NZASE President, Doug Walker, contacted the Ministry of Education about teacher questions on the new NCEA standards, and received the following response from Terry Fenn, Acting Senior Manager, Senior Secondary/Te Poutāhū (Curriculum Centre).

Can we confirm there are no planned changes to the expectation that schools create their own courses, and can assess from any standards (that they have consent to assess)? 

During our school pilots we require that the set of four standards is used, because they have been designed to address the coherence principle that drives the change design.  Pilot schools understand this at the outset.
      After full implementation of each level of NCEA, schools will be able to use standards from across subjects as they do now. Coherence of learning and assessment programmes should still be a key focus of course design, of course, as this was identified as one of the ways we needed to strengthen the current NCEA. Course and certificate endorsement work as it does now for standards from different subjects.
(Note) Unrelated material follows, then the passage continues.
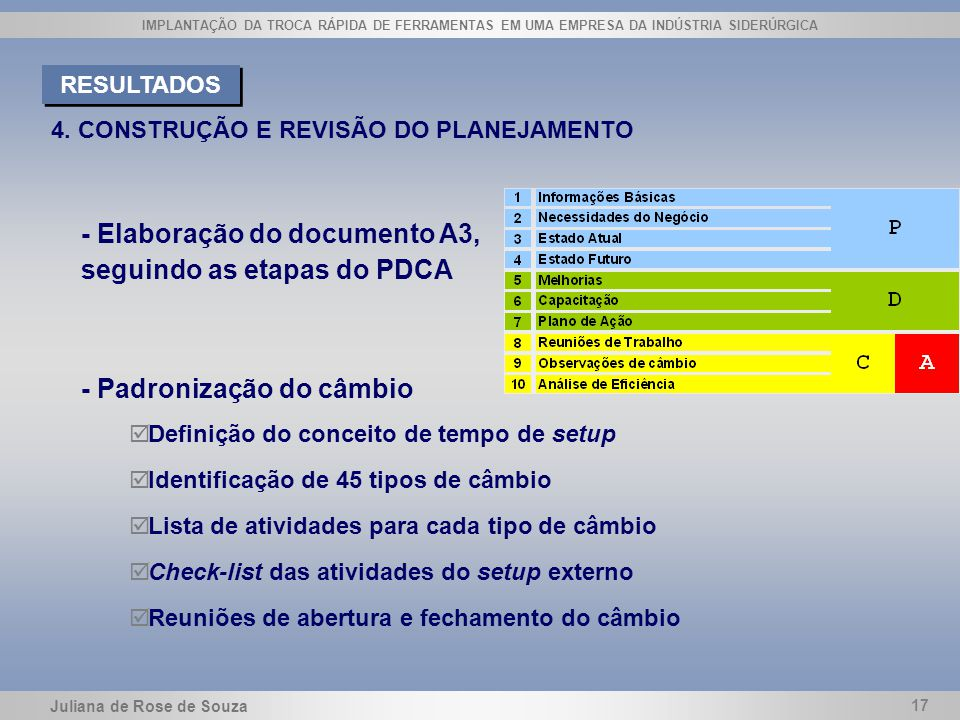 - Elaboração do documento A3, seguindo as etapas do PDCA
Could you also please confirm that there is no stipulation that a course has to be 20 credits? For example, a school could put together a course that ultimately assessed one English standard, one Maths standard, one NoS standard, one Bio/Chem standard, and one Physics/ESS standard?

The NCEA changes do not include any stipulation for number of credits per course, but schools should use formal assessment only as much as needed to effectively credential a student’s learning – over-assessment was another area we heard impacted negatively on the wellbeing of both ākonga and kaiako.